Warrant is regulator-grade evidence infrastructure for AI agents in regulated industries: drop an agent's execution trace, get a record mapped to a specific EU AI Act obligation, independently verifiable without contacting Warrant.

REGULATOR
CFPB
Consumer Financial Protection Bureau. Created by Dodd-Frank Title X (2010), codified at 12 U.S.C. 5491.
KEY CIRCULAR
2022-03
ECOA adverse-action notices when using complex algorithms. Effective 2022-05-26.
PENALTY
USD 1M/day
Per 12 U.S.C. 5565 third-tier civil penalty for knowing violations. Plus consumer restitution.
01 · THE CFPB STACK

The Bureau, its statutory authority.

The Consumer Financial Protection Bureau was created by the Dodd-Frank Wall Street Reform and Consumer Protection Act of 2010, Title X, codified at 12 U.S.C. 5491. The statutory grant is broad. The Bureau regulates the offering and provision of consumer financial products and services under the Federal consumer financial laws, an enumerated list at 12 U.S.C. 5481(14) that includes the Equal Credit Opportunity Act, the Fair Credit Reporting Act, the Truth in Lending Act, the Real Estate Settlement Procedures Act, and the Consumer Financial Protection Act itself.

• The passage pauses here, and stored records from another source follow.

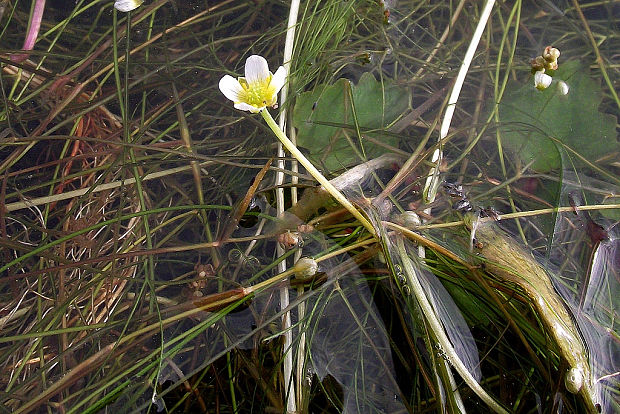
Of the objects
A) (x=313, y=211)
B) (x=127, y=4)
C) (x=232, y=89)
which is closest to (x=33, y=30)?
(x=127, y=4)

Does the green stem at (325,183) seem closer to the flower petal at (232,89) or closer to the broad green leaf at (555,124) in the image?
the flower petal at (232,89)

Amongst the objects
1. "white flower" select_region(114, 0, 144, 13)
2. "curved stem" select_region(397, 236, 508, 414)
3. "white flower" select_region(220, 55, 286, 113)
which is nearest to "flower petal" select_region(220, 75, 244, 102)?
"white flower" select_region(220, 55, 286, 113)

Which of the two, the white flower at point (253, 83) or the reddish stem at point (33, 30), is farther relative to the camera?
the reddish stem at point (33, 30)

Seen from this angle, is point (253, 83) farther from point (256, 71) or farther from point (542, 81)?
point (542, 81)

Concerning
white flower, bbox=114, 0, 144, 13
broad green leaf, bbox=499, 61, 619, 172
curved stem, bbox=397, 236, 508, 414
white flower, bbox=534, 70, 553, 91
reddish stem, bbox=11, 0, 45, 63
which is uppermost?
→ white flower, bbox=114, 0, 144, 13

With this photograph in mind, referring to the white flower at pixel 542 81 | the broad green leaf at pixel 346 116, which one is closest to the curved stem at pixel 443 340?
the broad green leaf at pixel 346 116

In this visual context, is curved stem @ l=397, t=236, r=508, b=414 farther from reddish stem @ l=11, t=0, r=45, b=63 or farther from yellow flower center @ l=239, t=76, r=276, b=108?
reddish stem @ l=11, t=0, r=45, b=63
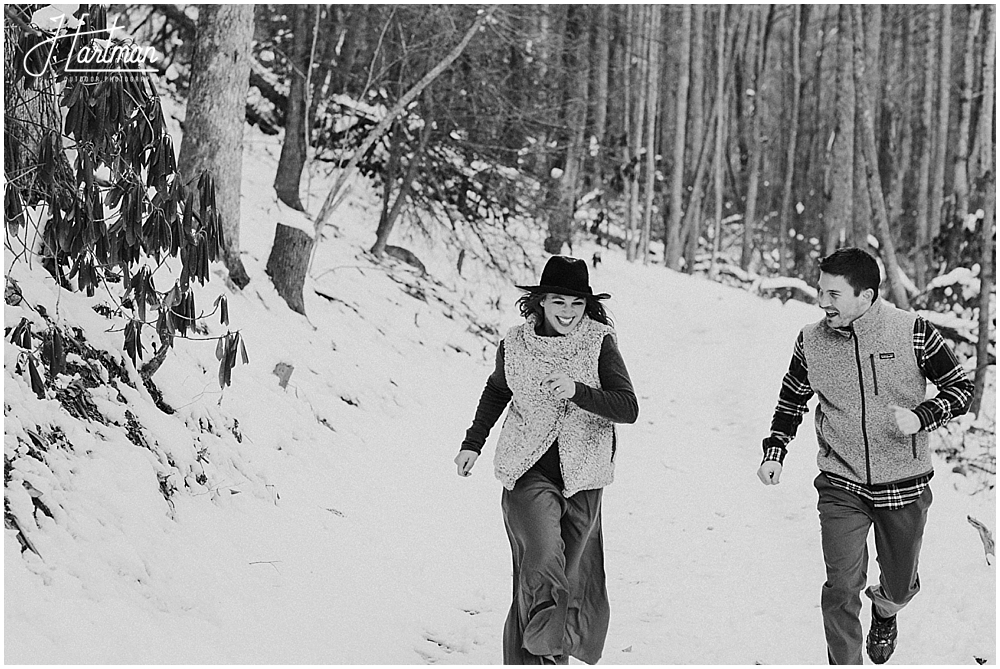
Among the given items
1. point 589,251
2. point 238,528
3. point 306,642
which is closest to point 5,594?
point 306,642

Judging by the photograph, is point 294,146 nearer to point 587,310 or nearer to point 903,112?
point 587,310

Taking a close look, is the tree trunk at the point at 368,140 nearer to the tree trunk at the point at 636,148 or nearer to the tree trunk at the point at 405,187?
the tree trunk at the point at 405,187

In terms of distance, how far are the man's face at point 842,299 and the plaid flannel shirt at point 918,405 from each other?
208 millimetres

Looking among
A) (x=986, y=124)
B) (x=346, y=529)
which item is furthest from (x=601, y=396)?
(x=986, y=124)

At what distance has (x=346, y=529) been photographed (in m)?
5.46

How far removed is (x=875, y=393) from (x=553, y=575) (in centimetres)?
140

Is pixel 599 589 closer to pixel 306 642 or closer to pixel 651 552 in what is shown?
pixel 306 642

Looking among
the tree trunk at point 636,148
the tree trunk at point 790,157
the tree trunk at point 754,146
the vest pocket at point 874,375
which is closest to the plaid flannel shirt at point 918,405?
the vest pocket at point 874,375

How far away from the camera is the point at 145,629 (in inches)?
148

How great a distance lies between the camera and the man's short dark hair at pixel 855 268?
12.3ft

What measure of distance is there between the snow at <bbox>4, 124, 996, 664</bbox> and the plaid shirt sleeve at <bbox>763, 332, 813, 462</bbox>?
0.99 metres

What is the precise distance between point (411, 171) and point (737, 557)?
7.40 meters

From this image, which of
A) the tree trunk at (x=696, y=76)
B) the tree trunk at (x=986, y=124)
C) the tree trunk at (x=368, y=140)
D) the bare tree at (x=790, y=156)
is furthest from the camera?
the bare tree at (x=790, y=156)

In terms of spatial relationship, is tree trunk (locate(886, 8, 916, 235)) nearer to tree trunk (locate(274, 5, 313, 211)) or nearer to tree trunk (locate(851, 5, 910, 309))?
tree trunk (locate(851, 5, 910, 309))
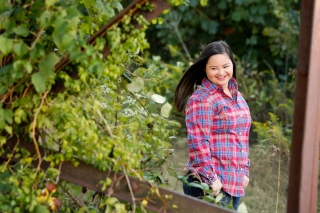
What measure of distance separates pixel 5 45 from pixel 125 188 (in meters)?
0.71

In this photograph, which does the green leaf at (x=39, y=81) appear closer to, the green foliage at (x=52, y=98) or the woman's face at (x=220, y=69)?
the green foliage at (x=52, y=98)

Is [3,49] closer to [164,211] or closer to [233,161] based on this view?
[164,211]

The Bureau has four operative levers. Rulemaking under 12 U.S.C. 5512. Supervision of covered persons under 12 U.S.C. 5514 and 5515. Enforcement under 12 U.S.C. 5564. And interpretive guidance via consumer financial protection circulars, supervisory highlights, and advisory opinions. The AI stack the Bureau has built since 2022 runs almost entirely on the fourth lever.

Circulars are not rules. The Bureau styles them as policy statements that articulate the Bureau's interpretation of how existing law applies. They do not impose new obligations. They do not require notice-and-comment. They are admissible as the agency's reasoned position. A covered person that disregards a circular still faces the underlying ECOA, UDAAP, or FCRA exposure the circular describes. The exposure was already there. The circular tells you where it sits.

"Companies are not absolved of their legal responsibilities when they let a black-box model make lending decisions."Rohit Chopra · CFPB Director · 2022-05-26

The AI guidance perimeter as of May 2026 has four operative documents and one final rule. Circular 2022-03 on adverse-action notices and complex algorithms, effective 26 May 2022. The June 2023 issue spotlight Chatbots in consumer finance, published 6 June 2023. The Bureau's broader UDAAP and fair-lending statements 2023 to 2025. The interagency Quality Control Standards for Automated Valuation Models final rule, published in the Federal Register 7 August 2024, effective 1 October 2025. And Circular 2024-06 on background dossiers and algorithmic scores, dated 24 October 2024.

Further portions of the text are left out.